The Franco-Prussian War - known in Germany as the German-French War and in France as the Franco-German War (Guerre franco-allemande) - was the last of three wars that led to the unification of Germany (the first since the Holy Roman Empire had any political power).
There were multiple causes of the war, including but not limited to, a potential sale of Luxembourg to France, the vacancy of the Spanish throne, and the Prime Minister of Prussia modifying and publishing an insulting telegram- about a meeting of the French Ambassador. For whatever cause, a dangerously under-prepared France declared war on Prussia (and thus the North German Confederation) in July of 1870. These circumstances led to the South German states (Bavaria, Baden, Wuerttemberg) to join the side of the North German Confederation.
The result was a 10-month Curb-Stomp Battle as the Prussians decimated the French in all but three battles (where the French won one at Broney-Colombey and fought to a draw in two others), captured the French Emperor, Napoleon III, and unified Germany.

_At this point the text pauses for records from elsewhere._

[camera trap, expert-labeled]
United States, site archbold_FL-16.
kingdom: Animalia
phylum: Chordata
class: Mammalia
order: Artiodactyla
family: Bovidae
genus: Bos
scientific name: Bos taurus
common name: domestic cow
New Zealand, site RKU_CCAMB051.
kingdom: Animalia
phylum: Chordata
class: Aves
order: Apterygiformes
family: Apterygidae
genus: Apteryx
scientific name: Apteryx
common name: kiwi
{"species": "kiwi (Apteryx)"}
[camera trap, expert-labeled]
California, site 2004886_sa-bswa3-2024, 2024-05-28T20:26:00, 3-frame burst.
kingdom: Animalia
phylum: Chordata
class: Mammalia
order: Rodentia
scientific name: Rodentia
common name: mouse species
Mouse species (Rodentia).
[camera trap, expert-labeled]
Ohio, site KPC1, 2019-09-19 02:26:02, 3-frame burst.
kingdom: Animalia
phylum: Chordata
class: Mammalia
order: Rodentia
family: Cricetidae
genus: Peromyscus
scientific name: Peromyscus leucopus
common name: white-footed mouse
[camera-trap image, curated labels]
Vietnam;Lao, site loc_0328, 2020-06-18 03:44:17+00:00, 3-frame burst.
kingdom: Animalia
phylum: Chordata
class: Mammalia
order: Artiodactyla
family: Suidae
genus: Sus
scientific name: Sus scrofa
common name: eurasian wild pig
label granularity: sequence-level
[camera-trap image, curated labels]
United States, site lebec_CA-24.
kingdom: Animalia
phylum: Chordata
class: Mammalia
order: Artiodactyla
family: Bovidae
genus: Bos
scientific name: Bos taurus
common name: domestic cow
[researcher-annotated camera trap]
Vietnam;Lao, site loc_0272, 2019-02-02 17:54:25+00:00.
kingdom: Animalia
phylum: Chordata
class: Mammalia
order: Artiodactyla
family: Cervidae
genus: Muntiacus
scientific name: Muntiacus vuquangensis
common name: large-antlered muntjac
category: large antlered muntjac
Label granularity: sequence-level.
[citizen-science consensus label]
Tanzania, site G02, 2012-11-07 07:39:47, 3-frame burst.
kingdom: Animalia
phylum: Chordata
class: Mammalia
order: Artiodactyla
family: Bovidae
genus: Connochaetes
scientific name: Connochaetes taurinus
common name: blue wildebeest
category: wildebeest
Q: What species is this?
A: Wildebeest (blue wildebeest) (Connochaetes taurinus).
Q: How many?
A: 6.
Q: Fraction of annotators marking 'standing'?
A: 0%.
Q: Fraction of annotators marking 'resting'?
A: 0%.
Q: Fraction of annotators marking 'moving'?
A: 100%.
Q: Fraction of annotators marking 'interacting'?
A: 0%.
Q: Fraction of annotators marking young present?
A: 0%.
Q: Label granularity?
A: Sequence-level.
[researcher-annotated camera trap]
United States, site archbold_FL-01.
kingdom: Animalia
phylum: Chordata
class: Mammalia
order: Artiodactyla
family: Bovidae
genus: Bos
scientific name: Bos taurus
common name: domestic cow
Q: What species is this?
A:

Another result of the war was Germany's annexation of Elsass-Lothringen (Alsace-Lorraine), which they held until World War One. Moreover, the French had to leave Rome, indirectly finishing the Unification of Italy.
The defeat of Napoleon III led to the proclamation of the Third French Republic, which continued the war longer than the Germans expected by continually raising new armies even as Paris was besieged. In a bloody epilogue after the signing of the definitive peace treaty French fought French as the forces of the conservative central government put down the Paris Commune.